Could an objection of a minor aged around 10, to returning to his 'home country' be a valid defence, sufficient enough to prevent a Hague Return order after a finding of child abduction is made?
Possibly. Much depends on which 'Hague' country proceedings are being heard. Under the Convention, a child's objection to being returned to his/her country of habitual residence, following proven child abduction, does constitute a defence, if proven, but no specific age is mentioned, and the mechanism provided for considering a minor's views, is subject to differing interpretation, according to domestic law. The child must be 'old' enough and 'mature' enough to have their views taken into consideration, and even if they are considered, they may not necessarily be upheld.

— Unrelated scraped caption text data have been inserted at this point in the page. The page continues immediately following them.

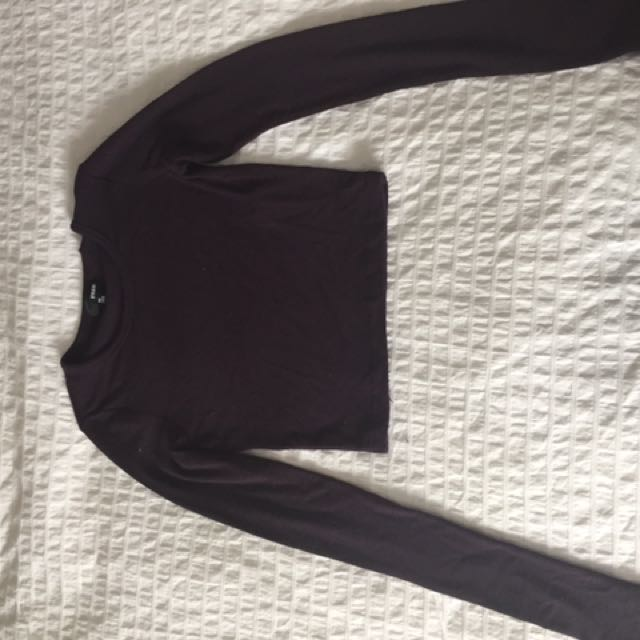 Aritzia Long Sleeve Crop Top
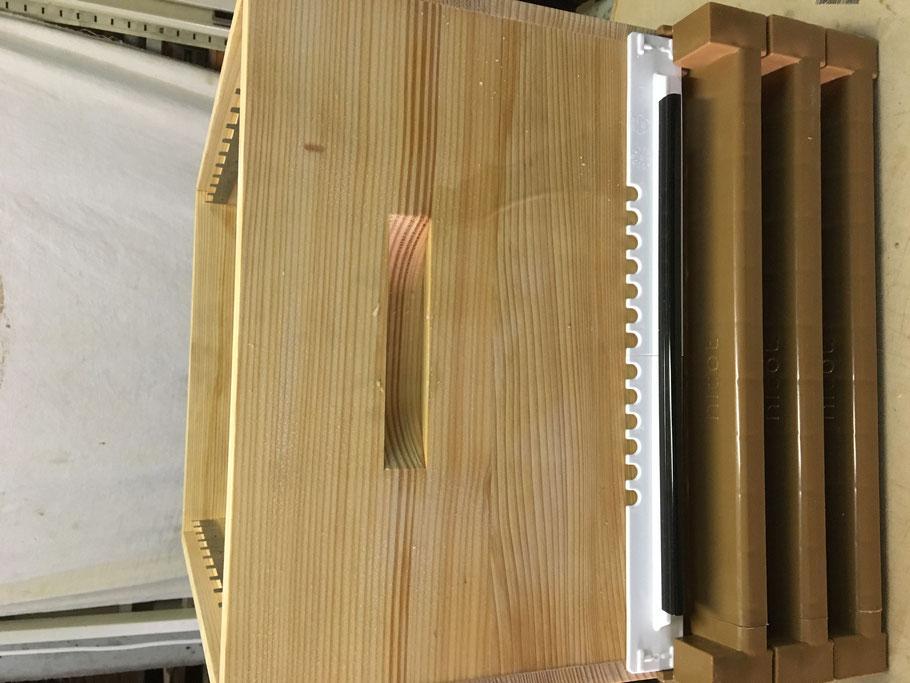 Plancher (fond de ruche) Nicot en plastique  adapté - Réduit - Racourci pour ruche Alsacienne couchée
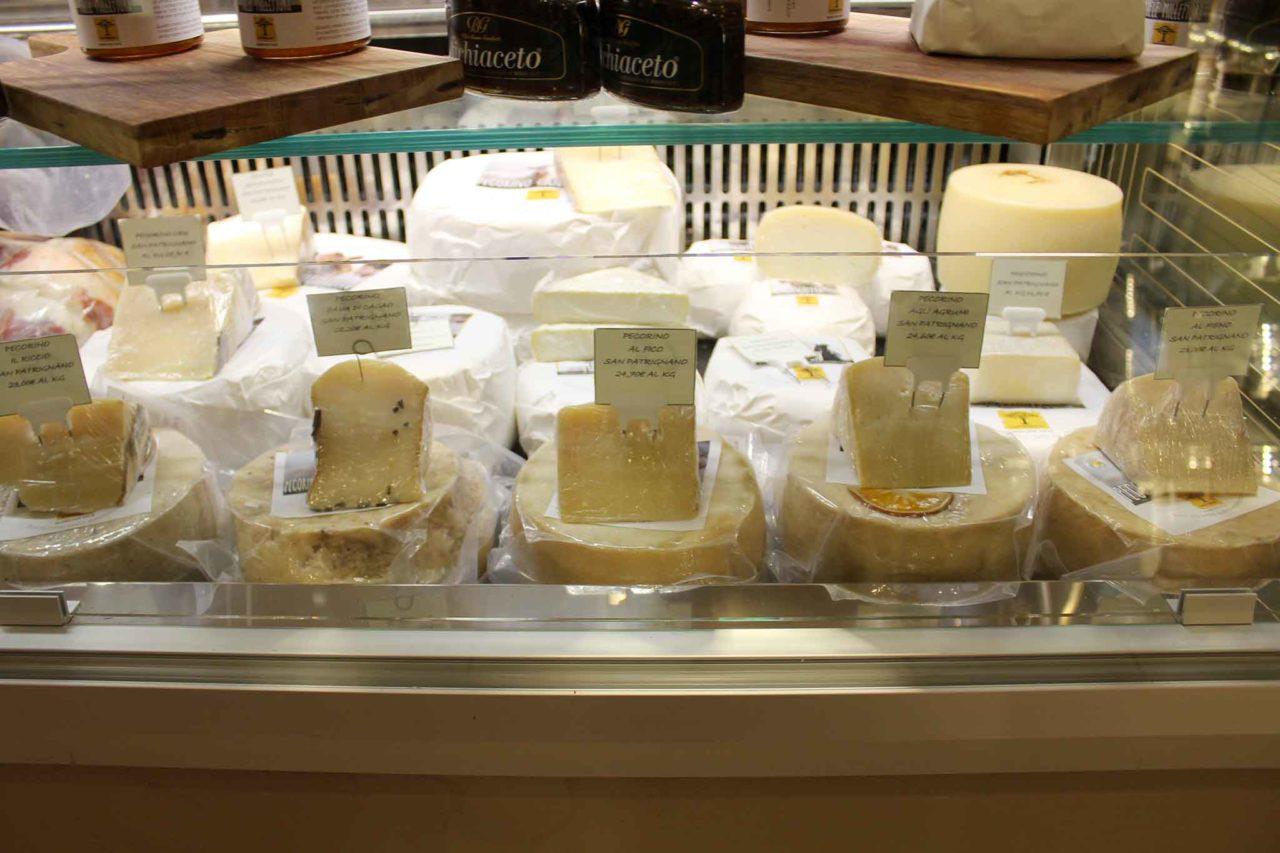 San Patrignano banco formaggi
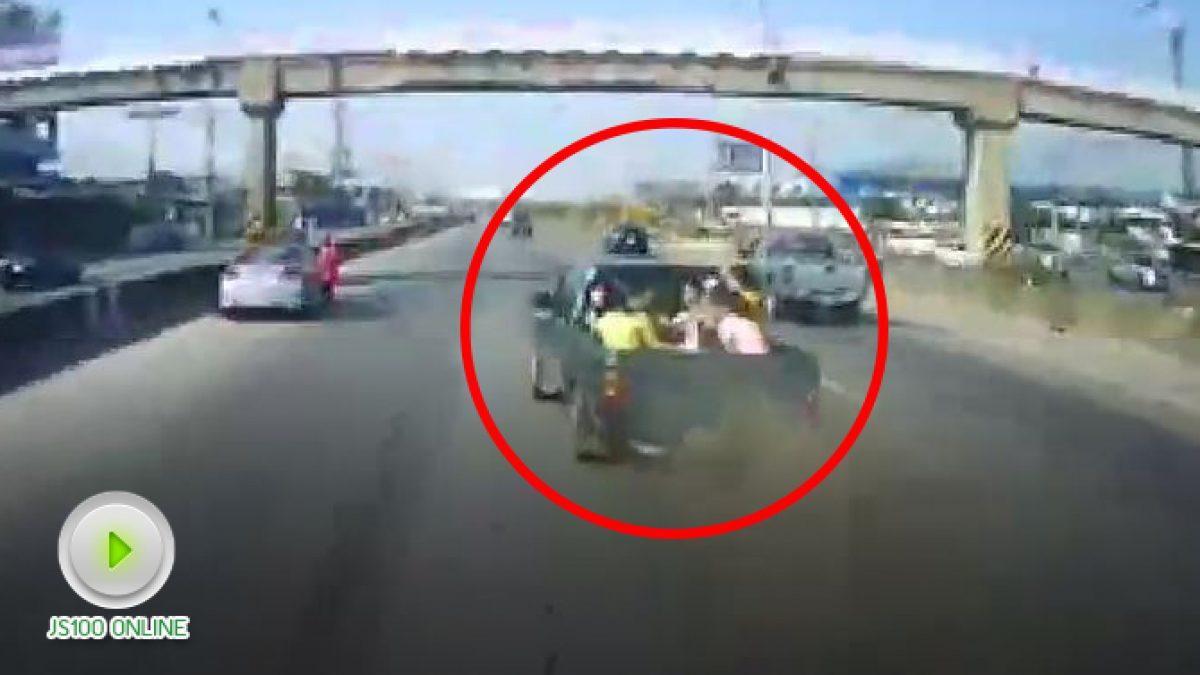 อุบัติเหตุเกิดขึ้นได้เสมอ วินาทีรถปิคอัพยางแตกจอดกลางถนนพระราม2  ถูกรถบรรทุกพุ่งชน บาดเจ็บทั้งคัน (2-1-2561)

For example in 2010, in a Californian appeal case ( Escobar v. Flores)in the USA, the objections of an 8 year old were upheld, and it stated that no minimum age for the defence could be set, but in a 2013 2nd appeal level Canadian ruling , the objections of a 10 year old in RM v JS ,were not upheld. The Court of Appeal of Alberta, Canada, allowed the mother's appeal , ordering the minor's return to East Jerusalem, qualifying and restricting the defence under the Convention. In this case the parents were both Arab Moslems who had divorced under Sha'aria Court in 2008, in East Jerusalem, Israel and the child was held to have been wrongly retained by the father, at the end of summer visitation with the father, in Canada.